Since I don't have T2 diabetes I have never researched whether this is a real phenomenon in T2 or not. But I certainly agree with Karen that it is not a phenomenon experienced by T1s.

Just wanted to add Sarah, that I looked at your graph and it seems like somewhere between 12-3 am is when you drop. I have read that that is a natural time for bg to drop due to our insulin needs being lower then. I often, but not always, go lower then- sometimes it's just a drop from a slight after dinner rise to a lower but ok range. I'm nocturnal so my patterns would probably be less similar to yours.

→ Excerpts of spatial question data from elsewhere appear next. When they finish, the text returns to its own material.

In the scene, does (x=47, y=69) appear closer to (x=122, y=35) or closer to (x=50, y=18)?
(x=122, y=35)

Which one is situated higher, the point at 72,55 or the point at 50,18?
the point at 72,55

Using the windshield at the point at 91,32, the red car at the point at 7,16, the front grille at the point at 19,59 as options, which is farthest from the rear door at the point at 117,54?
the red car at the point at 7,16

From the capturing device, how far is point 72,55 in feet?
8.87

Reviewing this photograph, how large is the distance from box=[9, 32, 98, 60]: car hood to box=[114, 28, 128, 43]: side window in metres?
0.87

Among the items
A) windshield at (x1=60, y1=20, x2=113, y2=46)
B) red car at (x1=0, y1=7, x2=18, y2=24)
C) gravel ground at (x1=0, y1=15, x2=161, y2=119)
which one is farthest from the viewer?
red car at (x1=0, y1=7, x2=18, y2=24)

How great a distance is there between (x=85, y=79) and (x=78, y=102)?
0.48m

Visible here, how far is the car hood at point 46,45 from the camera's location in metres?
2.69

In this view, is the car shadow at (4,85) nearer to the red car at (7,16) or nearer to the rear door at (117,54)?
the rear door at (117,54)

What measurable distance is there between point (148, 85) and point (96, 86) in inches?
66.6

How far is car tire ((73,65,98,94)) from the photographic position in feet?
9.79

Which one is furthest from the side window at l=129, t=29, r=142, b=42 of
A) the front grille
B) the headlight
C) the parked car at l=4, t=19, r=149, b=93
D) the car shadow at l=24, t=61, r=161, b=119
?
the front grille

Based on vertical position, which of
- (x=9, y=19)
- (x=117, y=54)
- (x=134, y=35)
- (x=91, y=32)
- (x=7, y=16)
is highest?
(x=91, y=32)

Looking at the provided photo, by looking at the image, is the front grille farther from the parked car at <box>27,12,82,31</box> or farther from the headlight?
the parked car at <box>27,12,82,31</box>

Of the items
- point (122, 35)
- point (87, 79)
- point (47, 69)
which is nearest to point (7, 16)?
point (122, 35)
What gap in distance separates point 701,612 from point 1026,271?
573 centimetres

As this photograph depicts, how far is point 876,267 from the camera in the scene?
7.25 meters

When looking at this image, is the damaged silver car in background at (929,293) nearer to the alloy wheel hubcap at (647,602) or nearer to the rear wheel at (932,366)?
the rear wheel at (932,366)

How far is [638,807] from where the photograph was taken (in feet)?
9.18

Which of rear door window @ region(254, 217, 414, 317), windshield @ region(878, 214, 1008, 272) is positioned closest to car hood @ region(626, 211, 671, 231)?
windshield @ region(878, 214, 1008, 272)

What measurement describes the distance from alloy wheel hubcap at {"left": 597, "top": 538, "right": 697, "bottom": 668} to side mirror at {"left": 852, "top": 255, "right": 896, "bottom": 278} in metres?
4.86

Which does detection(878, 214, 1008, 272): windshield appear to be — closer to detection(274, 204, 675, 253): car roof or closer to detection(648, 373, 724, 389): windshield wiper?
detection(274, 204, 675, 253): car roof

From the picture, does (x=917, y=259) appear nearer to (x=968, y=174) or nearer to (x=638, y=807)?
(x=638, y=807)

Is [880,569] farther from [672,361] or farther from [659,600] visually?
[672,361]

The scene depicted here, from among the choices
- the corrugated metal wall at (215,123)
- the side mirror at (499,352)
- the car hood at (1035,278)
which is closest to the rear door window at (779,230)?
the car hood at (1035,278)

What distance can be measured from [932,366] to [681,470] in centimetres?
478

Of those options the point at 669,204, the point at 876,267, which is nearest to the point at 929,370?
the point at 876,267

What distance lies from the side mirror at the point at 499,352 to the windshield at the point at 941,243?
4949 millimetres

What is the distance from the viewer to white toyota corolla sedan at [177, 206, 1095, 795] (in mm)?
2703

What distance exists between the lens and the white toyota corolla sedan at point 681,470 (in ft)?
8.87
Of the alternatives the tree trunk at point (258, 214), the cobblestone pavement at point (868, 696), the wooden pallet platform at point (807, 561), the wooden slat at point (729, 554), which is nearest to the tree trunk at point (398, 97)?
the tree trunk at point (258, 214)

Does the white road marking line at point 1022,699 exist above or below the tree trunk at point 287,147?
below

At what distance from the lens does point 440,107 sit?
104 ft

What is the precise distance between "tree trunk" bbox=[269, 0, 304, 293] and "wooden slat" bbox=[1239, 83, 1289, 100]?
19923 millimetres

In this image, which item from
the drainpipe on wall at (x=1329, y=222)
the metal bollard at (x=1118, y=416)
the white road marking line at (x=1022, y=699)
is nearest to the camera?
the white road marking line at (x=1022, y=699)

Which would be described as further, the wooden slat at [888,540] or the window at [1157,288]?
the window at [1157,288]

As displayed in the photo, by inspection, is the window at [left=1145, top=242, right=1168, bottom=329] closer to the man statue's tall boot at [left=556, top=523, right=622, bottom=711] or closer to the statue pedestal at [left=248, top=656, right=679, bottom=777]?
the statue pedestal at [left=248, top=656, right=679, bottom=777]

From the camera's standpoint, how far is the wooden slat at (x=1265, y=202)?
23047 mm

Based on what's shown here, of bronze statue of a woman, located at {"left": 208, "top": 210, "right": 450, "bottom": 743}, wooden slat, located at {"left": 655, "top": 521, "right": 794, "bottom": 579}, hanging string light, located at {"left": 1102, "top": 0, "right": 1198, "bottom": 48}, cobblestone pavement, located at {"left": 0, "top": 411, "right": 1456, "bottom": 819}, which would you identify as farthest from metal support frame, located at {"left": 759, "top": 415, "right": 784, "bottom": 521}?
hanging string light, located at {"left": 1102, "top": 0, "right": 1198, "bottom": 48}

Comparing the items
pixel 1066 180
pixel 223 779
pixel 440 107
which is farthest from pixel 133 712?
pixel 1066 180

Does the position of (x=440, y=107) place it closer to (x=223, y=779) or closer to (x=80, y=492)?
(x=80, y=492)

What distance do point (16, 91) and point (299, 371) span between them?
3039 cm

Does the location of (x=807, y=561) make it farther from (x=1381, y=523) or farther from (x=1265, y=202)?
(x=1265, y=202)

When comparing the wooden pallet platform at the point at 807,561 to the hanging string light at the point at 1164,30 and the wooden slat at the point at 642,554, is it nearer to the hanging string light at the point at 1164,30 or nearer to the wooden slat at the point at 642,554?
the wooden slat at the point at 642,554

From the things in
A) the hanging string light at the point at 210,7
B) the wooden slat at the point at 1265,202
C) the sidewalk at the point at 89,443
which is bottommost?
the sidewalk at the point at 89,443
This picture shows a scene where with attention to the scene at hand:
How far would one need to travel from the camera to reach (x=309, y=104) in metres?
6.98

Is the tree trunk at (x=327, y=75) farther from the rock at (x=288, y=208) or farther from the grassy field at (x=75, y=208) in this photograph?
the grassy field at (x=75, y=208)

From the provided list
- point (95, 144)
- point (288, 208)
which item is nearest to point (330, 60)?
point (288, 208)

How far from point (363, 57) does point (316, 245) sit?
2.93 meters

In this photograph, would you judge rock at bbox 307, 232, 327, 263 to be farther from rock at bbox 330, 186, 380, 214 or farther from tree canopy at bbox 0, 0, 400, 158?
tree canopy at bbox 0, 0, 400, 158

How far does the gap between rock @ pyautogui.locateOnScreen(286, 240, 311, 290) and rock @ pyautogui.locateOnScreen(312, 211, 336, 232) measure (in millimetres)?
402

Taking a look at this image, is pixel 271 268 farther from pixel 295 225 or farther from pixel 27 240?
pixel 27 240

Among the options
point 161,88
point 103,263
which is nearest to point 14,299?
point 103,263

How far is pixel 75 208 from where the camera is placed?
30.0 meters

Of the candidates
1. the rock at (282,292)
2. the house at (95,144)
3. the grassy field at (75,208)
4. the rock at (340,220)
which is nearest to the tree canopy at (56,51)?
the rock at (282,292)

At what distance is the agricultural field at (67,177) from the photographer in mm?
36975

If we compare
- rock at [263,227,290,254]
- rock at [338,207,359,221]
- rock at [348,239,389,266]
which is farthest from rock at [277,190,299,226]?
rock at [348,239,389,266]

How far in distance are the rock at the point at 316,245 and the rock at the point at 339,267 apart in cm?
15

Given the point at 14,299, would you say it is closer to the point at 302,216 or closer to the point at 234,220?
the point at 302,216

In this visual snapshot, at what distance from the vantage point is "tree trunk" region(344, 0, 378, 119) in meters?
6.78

However, I noticed that you're not dropping into hypo territory only into low 100's it seems( I think Holger pointed this out in another graph you posted where you had dropped to 130's from a high a few months ago), at least on this graph, so this would suggest maybe it isn't somogyi. I don't know because I think you mentioned in the past that you do go hypo at that time too which would then suggest your liver maybe be releasing glycogen in a response to this drop anyway. I often feel hungry before I go high and wonder if I'm actually going a bit low before going high and my liver has responded before I got to hypo territory.

This discussion has evoked some thoughtful exchanges and we hope the information exchange has proven beneficial.

Unfortunately, it has also been used as a vehicle to continue an ongoing disagreement between certain members, and some of the rhetoric has gotten inappropriately personal. The discussion is, therefore, being closed to halt the escalation.